Transparência Brasil obteve, via Lei de Acesso à Informação, dados de 2020 e 2021. Obras tinham apenas contrato provisório, e especialistas veem uso político na destinação dos recursos e possível violação da Lei de Responsabilidade Fiscal..
A maior parte do valor empenhado pelo Fundo Nacional de Desenvolvimento da Educação (FNDE) para obras de creches e escolas, via orçamento secreto, foi destinada a construções e benfeitorias que ainda não foram aprovadas pelo órgão.
Os dados foram obtidos pela Transparência Brasil, uma entidade sem fins lucrativos, via Lei de Acesso à Informação, e consideram os anos de 2020 e 2021.
Orçamento secreto é o nome dado às chamadas emendas de relator. São verbas da União distribuídas pelo relator do Orçamento para deputados e senadores. Os critérios de repasse são considerados pouco transparentes, assim como a fiscalização da aplicação dos recursos.

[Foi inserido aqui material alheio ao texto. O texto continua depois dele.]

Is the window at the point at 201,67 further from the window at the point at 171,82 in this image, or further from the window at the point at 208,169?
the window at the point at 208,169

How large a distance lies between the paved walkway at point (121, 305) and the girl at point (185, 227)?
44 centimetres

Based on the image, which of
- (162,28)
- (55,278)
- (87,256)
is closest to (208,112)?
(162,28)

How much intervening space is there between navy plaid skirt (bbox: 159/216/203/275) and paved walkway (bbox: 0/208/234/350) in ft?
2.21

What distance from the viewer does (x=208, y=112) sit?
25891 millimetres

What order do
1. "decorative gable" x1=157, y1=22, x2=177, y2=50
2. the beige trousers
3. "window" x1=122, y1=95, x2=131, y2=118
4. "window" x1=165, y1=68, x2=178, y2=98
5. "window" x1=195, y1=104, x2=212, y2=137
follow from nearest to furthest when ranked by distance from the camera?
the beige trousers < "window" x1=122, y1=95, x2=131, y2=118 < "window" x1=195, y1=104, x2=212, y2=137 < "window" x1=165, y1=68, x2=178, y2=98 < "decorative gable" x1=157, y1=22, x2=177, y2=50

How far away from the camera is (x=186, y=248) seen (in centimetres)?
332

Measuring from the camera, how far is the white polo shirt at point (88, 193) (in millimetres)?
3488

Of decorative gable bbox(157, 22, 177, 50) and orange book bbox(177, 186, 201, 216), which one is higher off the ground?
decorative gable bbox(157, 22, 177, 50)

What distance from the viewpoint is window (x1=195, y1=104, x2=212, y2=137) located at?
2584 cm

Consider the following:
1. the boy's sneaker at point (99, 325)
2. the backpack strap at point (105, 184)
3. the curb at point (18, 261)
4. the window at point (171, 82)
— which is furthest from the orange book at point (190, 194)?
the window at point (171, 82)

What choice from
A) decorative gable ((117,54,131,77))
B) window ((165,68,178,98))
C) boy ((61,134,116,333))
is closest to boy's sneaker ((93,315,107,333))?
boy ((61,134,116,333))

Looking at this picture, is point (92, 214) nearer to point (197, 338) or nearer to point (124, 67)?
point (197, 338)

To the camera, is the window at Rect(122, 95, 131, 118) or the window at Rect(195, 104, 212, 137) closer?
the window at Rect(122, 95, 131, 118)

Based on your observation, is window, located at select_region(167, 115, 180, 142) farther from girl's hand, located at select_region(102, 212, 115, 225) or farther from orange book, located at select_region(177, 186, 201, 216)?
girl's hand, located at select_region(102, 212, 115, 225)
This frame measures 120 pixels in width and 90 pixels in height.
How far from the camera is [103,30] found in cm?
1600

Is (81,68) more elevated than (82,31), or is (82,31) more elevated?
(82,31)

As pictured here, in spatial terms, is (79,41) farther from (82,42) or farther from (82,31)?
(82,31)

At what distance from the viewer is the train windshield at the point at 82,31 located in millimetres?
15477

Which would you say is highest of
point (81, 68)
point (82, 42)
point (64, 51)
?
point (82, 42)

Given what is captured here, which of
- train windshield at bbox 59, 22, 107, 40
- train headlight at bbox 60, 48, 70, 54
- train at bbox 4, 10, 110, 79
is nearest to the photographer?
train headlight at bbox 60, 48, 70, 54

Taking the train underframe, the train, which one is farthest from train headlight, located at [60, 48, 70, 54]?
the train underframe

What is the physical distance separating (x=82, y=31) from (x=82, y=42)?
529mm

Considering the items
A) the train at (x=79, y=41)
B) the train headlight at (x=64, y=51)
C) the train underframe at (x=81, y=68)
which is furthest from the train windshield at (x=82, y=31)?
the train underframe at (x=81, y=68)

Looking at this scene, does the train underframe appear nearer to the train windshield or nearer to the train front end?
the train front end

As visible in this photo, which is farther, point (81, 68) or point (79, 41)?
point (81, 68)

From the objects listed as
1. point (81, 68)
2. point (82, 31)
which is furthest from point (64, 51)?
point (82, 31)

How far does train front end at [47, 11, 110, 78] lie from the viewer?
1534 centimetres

O levantamento mostra que foram empenhados, ou seja, reservados no orçamento, R$ 789,8 milhões em emendas de relator para 4,7 mil obras em creches e pré-escolas em todo país. A maioria dos recursos, R$ 423 milhões (53%), foi reservada a 1.939 obras que ainda não foram aprovadas pelo FNDE.
Segundo o órgão, as obras têm apenas um “Termo de Compromisso com Cláusula Suspensiva”, uma espécie de contrato provisório que garante o empenho do recurso.
O contrato só se torna definitivo quando o estado ou município encaminha ao FNDE os documentos que comprovam a propriedade dos imóveis, além de plantas e medições do terreno.
Os gestores locais ficam impedidos de iniciar a licitação para executar os recursos até que o fundo aprove a documentação.
“Em se tratando de uma área tão estratégica quanto a educação, e de um volume de recursos públicos tão significativo, a lacuna na possibilidade de controle é gravíssima. Torna impossível verificar se, quando e quais obras serão ou não afinal aprovadas e estarão aptas a iniciar”, afirma em nota a Transparência Brasil.
Enquanto esses valores milionários são reservados a obras inexistentes, há 2,5 mil obras atrasadas em unidades educacionais espalhadas pelo país, que também dependem de recursos do FNDE. Segundo levantamento da Transparência Brasil, 72% dessas obras estão completamente paralisadas, ou seja, se deteriorando.
Marina Atoji, gerente de projetos da entidade, aponta uma potencial violação da Lei de Responsabilidade Fiscal: “O artigo 45 da LRF determina que a destinação de recursos para novas obras só deve ser feita se já houver garantido recurso para as obras que já estão em andamento. Então, a destinação de emendas de relator para novas obras, como por exemplo a construção de unidades educacionais, posa um risco de violação dessa lei.”
Ela também destaca o que classifica de “caráter político-eleitoreiro” desse gasto. “Vai ser a obra que vai render um maior dividendo político, partidário e eleitoral para o autor da emenda. Você tem essas obras paralisadas ou atrasadas deixadas pra trás, para que fique mais bonito fazer emendas ou destinar verbas para novas construções.”